Is it a better, including speedier, alternative to the admittedly slow, flawed and skewed-for-the-rich Philippine justice system? Does it represent a better alternative to the current ruling system characterized by social injustice? In practice, not in theory. In its present conduct, not in its promised future. If the promised “principled and peaceful resolution of the armed conflict” is not viably forthcoming yet or at all, “the long war in the Philippine countryside” may eventually have to be decided by force. Hopefully not so much by the force of arms as rather better by the force of the better argument or idea as shown in conduct and in practice. The hope also is that the people, including “the masses,” would know well enough when the crucial time may come to make the right choice for the country’s course, which is or should not be limited to only two choices. This too has bearing on the continuing quest for justice one way or the other around the Masbate landmining incident of 6 June 2021, and for that matter many other incidents related to the local communist armed conflict, that cannot seem to rest yet in genuine peace and calm.  

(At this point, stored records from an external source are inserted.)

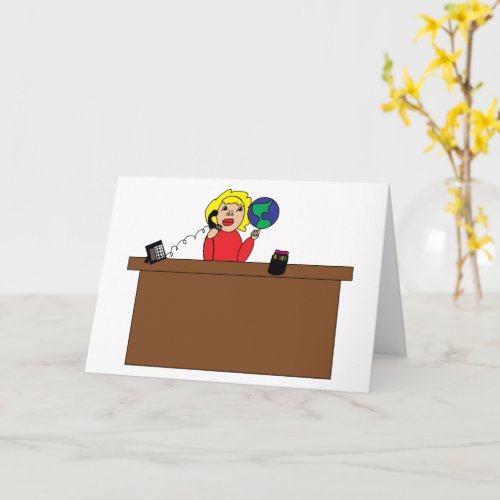 Administrative Professional Fun World Personalize Card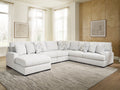 Misty-Lakes Chalk 5-Piece Sectional with Chaise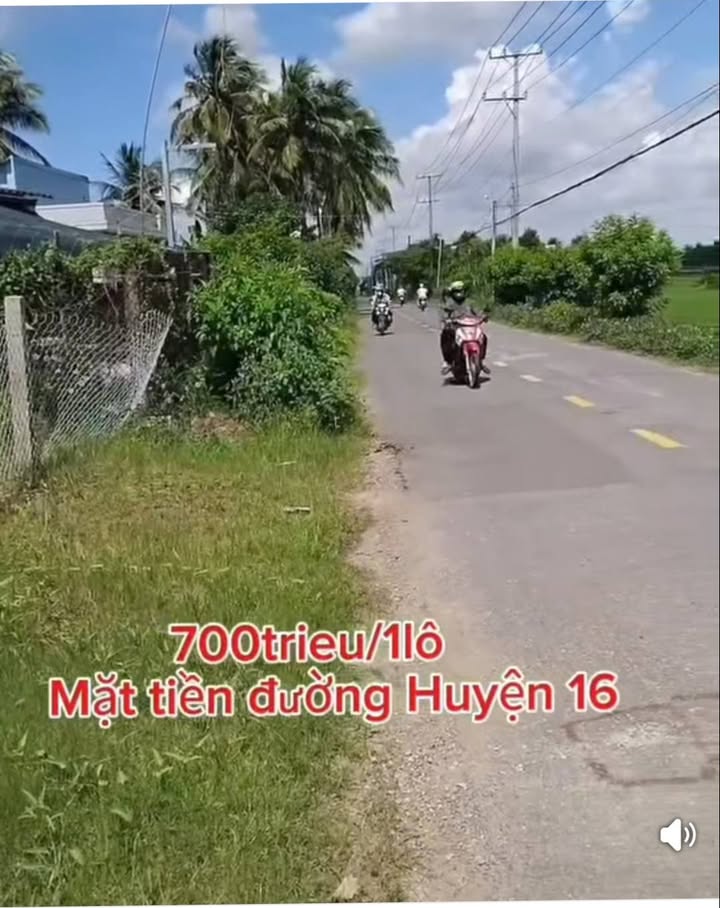 Đất nền Gò Công Tây 300m² giá 700 triệu - Sổ hồng chính chủ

(SOLIMAN M. SANTOS JR. is a retired RTC Judge of Naga City, Camarines Sur, serving in the judiciary there from 2010 to 2022. He has an A.B. in History cum laude from U.P. in 1975, a Bachelor of Laws from the University of Nueva Caceres (UNC) in Naga City in 1982, and a Master of Laws from the University of Melbourne in 2000. He is a long-time human rights and international humanitarian lawyer; legislative consultant and legal scholar; peace advocate, researcher and writer; and author of a number of books, including on the Moro and Communist fronts of war and peace. Among his authored books are The Moro Islamic Challenge: Constitutional Rethinking for the Mindanao Peace Process published by UP Press in 2001; Judicial Activist: The Work of a Judge in the RTC of Naga City published by Central Books in 2023; and his latest, Tigaon 1969: Untold Stories of the CPP-NPA, KM and SDK published by Ateneo Press in 2023.)